Request » Pull out every one of the lines below word for word, leaving the pictures out.

Image and question records »
##############################

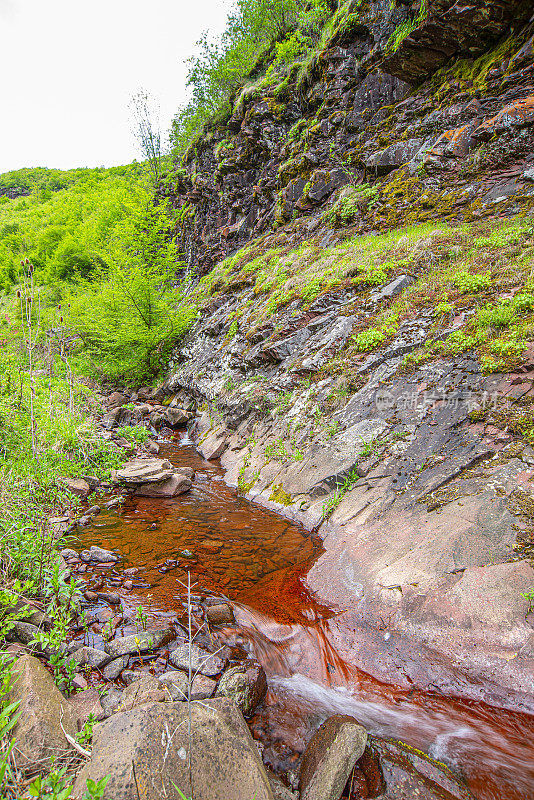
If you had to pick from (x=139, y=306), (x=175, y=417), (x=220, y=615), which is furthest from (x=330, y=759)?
(x=139, y=306)

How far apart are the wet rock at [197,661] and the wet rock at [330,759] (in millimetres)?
976

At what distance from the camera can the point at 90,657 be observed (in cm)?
295

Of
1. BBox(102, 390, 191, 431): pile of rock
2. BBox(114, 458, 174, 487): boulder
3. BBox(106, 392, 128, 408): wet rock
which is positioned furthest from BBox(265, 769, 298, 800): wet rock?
BBox(106, 392, 128, 408): wet rock

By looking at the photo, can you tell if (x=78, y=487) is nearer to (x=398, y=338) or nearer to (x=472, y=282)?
(x=398, y=338)

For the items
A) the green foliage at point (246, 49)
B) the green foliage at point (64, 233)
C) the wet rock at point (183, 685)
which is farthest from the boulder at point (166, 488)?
the green foliage at point (246, 49)

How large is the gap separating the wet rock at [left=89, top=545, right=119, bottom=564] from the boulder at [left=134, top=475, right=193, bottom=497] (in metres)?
2.23

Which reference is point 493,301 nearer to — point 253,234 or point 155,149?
point 253,234

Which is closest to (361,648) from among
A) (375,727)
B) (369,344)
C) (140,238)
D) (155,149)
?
(375,727)

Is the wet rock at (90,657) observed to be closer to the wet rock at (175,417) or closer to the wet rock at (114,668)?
the wet rock at (114,668)

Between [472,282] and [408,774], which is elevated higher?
[472,282]

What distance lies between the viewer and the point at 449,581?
3.38 meters

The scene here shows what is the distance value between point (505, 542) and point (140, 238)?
50.6ft

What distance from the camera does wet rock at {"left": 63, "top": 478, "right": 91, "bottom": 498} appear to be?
20.8 ft

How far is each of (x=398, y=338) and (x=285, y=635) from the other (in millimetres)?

##############################

Finished exercise »
If you had to pick from (x=139, y=306), (x=175, y=417), (x=220, y=615), which is furthest from (x=330, y=759)?
(x=139, y=306)

How far apart are the wet rock at [197,661] and the wet rock at [330,759] (in millimetres)?
976

At what distance from the camera can the point at 90,657 be observed (in cm)?
295

Of
1. BBox(102, 390, 191, 431): pile of rock
2. BBox(114, 458, 174, 487): boulder
3. BBox(106, 392, 128, 408): wet rock
which is positioned furthest from BBox(265, 769, 298, 800): wet rock?
BBox(106, 392, 128, 408): wet rock

By looking at the photo, can you tell if (x=78, y=487) is nearer to (x=398, y=338) or nearer to (x=472, y=282)?
(x=398, y=338)

For the items
A) the green foliage at point (246, 49)
B) the green foliage at point (64, 233)
C) the wet rock at point (183, 685)
which is farthest from the boulder at point (166, 488)?
the green foliage at point (246, 49)

How large is the gap separating the wet rock at [left=89, top=545, right=119, bottom=564] from the boulder at [left=134, top=475, right=193, bottom=497] (in metres)?
2.23

Which reference is point 493,301 nearer to — point 253,234 or point 155,149?
point 253,234

Which is closest to (361,648) from among
A) (375,727)
B) (369,344)
C) (140,238)
D) (155,149)
?
(375,727)

Is the wet rock at (90,657) observed to be closer to the wet rock at (175,417) or closer to the wet rock at (114,668)?
the wet rock at (114,668)

Between [472,282] and [408,774], which is elevated higher?
[472,282]

What distance lies between the viewer and the point at 449,581?
3.38 meters

The scene here shows what is the distance value between point (505, 542) and point (140, 238)?
50.6ft

What distance from the camera does wet rock at {"left": 63, "top": 478, "right": 91, "bottom": 498} appear to be?
20.8 ft

How far is each of (x=398, y=338) and (x=285, y=635) from the other (in millimetres)?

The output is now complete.